Rudolph Flesch suggested we plan a beginning, middle, and end. Sound advice.
The lead sentence should lead the reader in. The beginning paragraph should introduce the subject or subjects. Succeeding paragraphs should illuminate those subjects. An ending should wrap up the topic just discussed.
A lead sentence should be snappy and to the point.
“I don’t like peanut butter and jelly, I love it.”
The lead paragraph gets us ready for the individual points to be discussed. A quote is often helpful.
“I don’t like peanut butter and jelly, I love it. James Garfield once said ‘Man cannot live by bread alone; he must have peanut butter.’ Aside from neglecting admiration for jelly, I heartily agree with the president’s remarks. In this article we’ll look at the roles that bread, jelly, and peanut butter play in forming this quintessential American sandwich.”

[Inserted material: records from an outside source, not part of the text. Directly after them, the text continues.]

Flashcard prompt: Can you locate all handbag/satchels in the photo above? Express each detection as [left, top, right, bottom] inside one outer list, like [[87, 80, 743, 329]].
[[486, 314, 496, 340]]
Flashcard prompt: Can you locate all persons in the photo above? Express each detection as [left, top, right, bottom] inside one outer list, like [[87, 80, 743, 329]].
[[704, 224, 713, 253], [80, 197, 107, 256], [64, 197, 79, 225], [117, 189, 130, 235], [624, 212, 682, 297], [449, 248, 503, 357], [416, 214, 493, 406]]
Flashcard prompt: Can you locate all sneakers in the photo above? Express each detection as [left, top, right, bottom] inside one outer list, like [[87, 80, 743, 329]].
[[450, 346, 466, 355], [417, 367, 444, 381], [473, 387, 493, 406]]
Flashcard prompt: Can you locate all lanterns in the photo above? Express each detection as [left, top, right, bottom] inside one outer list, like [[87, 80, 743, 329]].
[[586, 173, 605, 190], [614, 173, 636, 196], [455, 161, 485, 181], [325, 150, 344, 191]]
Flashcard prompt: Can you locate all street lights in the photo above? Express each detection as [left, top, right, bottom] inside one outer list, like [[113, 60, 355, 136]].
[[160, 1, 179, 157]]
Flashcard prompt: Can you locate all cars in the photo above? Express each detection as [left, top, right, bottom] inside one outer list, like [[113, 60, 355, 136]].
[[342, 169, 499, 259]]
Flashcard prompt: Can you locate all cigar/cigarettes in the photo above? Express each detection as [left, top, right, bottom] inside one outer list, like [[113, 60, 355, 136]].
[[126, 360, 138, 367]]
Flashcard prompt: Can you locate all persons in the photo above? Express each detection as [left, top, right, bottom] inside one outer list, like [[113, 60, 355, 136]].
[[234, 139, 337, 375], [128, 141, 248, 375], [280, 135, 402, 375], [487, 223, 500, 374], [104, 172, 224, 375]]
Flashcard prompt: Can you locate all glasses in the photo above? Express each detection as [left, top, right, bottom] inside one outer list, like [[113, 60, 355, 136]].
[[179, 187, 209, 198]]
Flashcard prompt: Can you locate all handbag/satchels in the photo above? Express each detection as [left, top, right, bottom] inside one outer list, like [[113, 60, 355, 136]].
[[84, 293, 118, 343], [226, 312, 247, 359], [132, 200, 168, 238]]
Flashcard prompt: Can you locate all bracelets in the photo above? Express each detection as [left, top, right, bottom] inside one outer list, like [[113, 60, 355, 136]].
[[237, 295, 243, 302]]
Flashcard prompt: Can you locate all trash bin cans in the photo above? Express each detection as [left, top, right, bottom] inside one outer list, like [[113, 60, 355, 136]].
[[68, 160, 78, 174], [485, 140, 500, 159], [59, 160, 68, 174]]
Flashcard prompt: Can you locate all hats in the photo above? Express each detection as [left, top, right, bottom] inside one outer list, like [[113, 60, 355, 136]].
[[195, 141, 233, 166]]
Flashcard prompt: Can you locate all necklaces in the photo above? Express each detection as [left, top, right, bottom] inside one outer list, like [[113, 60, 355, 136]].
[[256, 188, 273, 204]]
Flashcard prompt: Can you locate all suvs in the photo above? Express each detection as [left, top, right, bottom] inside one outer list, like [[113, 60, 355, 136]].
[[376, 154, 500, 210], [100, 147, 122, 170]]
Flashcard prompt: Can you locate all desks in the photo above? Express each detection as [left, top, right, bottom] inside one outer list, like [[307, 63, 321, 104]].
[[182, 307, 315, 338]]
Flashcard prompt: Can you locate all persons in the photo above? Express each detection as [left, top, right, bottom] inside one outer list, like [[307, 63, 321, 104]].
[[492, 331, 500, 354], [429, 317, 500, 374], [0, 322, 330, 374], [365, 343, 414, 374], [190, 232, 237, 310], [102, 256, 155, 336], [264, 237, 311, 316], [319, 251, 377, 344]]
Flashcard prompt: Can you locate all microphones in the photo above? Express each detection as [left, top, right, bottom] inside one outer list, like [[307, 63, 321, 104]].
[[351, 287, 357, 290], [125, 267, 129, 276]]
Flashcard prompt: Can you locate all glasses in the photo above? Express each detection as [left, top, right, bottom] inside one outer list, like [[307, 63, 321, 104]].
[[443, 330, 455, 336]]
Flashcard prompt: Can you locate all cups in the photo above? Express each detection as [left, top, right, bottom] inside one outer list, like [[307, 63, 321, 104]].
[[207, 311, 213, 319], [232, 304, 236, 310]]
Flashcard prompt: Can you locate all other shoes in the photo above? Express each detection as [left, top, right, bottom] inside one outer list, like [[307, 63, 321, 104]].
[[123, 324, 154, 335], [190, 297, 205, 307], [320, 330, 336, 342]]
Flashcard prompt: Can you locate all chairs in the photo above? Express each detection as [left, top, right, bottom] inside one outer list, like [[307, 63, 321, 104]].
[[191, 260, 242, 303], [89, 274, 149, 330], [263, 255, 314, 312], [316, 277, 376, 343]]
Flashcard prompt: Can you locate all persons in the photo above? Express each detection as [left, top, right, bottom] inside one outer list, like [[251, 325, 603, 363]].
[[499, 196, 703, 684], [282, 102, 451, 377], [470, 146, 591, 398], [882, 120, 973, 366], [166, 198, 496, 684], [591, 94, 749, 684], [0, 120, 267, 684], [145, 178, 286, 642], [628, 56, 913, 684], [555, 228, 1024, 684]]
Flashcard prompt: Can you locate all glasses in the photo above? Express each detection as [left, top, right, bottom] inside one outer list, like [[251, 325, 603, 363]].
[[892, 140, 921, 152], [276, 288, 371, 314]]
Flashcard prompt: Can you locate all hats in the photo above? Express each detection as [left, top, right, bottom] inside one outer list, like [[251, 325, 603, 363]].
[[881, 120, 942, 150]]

- A paragraph or two on bread.
- A paragraph or two on jelly.
- A paragraph or two on peanut butter.
- A paragraph or two on making the sandwich.
A concluding paragraph summarizes or pulls together the different elements of the essay. Adding a quote can help. Look for an appropriate one before writing the ending, so you can better shape your last paragraph. I see potential in this Anna D. Shapiro quotation:
“Everyone has the talent to some degree: even making a peanut butter and jelly sandwich, you know whether it tastes better to you with raspberry jam or grape jelly; on chewy pumpernickel or white toast.”
The ending is the second most important paragraph in an article. (The lead is the most important because you have to get the reader to read.) Without a proper ending you’ll leave readers dangling. If you can hook your last paragraph to the beginning, make it echo, very good. In my case here, I’ll leave you with another quote from Flesch. “Say what you have to say, then stop.”